Cities along the U.S. coast are shifting from considering the threats stronger storm surges pose to local real estate to actually proposing solutions. Real estate buyers and owners need to pay close attention to what’s appearing on the drawing boards. The surge control projects could impact their property values, businesses, tax rates and quality of life.

Real estate agents need to stay current so they’re armed with facts when buyers, sellers and owners ask for the latest information about projects in their farm areas.

In Florida’s Miami-Dade County, ground zero for sea level rise flooding, for example, the U.S. Army Corps of Engineers recently unveiled a draft plan that would spend $4.6 billion on a series of 1-to-13 foot tall sea walls and pumps to protect 2.8 million people and tens of thousands of buildings worth $311 billion from storm surges. According to a Miami Herald article, the project also calls for moveable barriers to be installed at the mouths of three waterways and the elevation of thousands of buildings.

The Corps of Engineers is holding online public hearings regarding storm surge the plan this week. The impact on some property owners could be enormous. For example, a thirteen foot wall and pump stations would certainly change the view from front-line properties. The loss of a beautiful view would impact the quality of life for the owners as well as property values.

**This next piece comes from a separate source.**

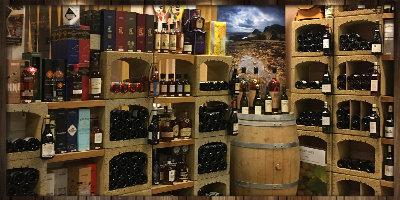 Notre sélection de vins de châteaux de Bordeaux, de Bourgogne ou d'Alsace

In addition, current estimates are that local taxpayers would have to bear up to 35% of the project cost while the federal government would pick up the remainder. Depending on how the project financing is structured, property owners could face substantial tax hikes. (After Covid-19 rocked the economy and government budgets, funding is bound to be a big X-factor even for projects that receive a stamp of approval.)

According to an article on the YaleEnvironment360 website, ambitious storm surge control projects are also being considered in Charleston, SC, Galveston, TX, coastal communities in New Jersey, and in and around New York City. Real estate buyers and owners in coastal areas need to keep up on the latest developments to weigh the benefits and costs of the the proposed projects. Put another way, they need to ask if the projects will protect their property, property value and quality of life without emptying their wallets.

It’s important to note that the storm surge project in Miami-Dade isn’t intended to protect communities from the increased tidal flooding that will occur as sea levels continue to rise in the decades to come. That will take a whole other effort, if it’s possible at all. This is due to the fact that South Florida is built on porous limestone, which allows seawater to easily flow beneath structures such as seawalls. Things are, indeed, getting complicated for coast-dwellers.

Are Miami Area Real Estate Owners Ready for 13-Foot Tall Walls to Control Storm Surge?

How do you protect nearly 3 million residents and $311 billion worth of real estate in and around Miami from more intense storm surges driven by climate change and rising seas? That’s the challenge taken on by the U.S. Army Corps of Engineers, and the solution its proposing could have a massive impact on real estate owners.

According to a report in the Miami Herald, the Corps has drafted a proposal that includes 10-to-13-foot high walls, moveable storm surge barriers for canal and river openings, along with the elevation of 10,000 homes and floodproofing of 7,000 buildings. The proposal, due to be formally released this spring, carries an $8 billion price tag, 65% of which would be federally funded. Local governments would pick up the rest of the cost.

Included in the proposal is the purchase of 350 properties through eminent domain to make room for the walls. If the plan is approved, the Corps aims to start construction on the massive project by 2026.

The Corps’ plans could have a major impact on the real estate market in Miami and Miami-Dade County. Some property owners could face the prospect of losing their real estate to eminent domain. Those who remain could see a spike in their property taxes and a loss in property value due to the higher taxes and proximity to flood-control structures. For example, properties that lose their water views to concrete walls could witness a drop in value.

Clearly something has to be done to reduce the threat posed by storm surge driven by climate change and rising seas. To protect their real estate investment and financial futures, buyers, sellers, owners and real estate agents need to get involved when the final details are being hammered out over the next year.

One point to keep in mind is that the Corps’ plan only addresses storm surge, not sea level rise itself. Because South Florida is built on porous rock, seawater can seep under walls.

Another important point that needs to be considered is that Miami and Miami-Dade County aren’t the only coastal real estate markets facing upheaval due to climate change and sea level rise flooding. Cities and towns all along the Atlantic, Pacific and Gulf of Mexico coastlines are struggling to draft effective plans to combat rising waters. Coming up with the billions of dollars needed to fund their projects is a whole other problem.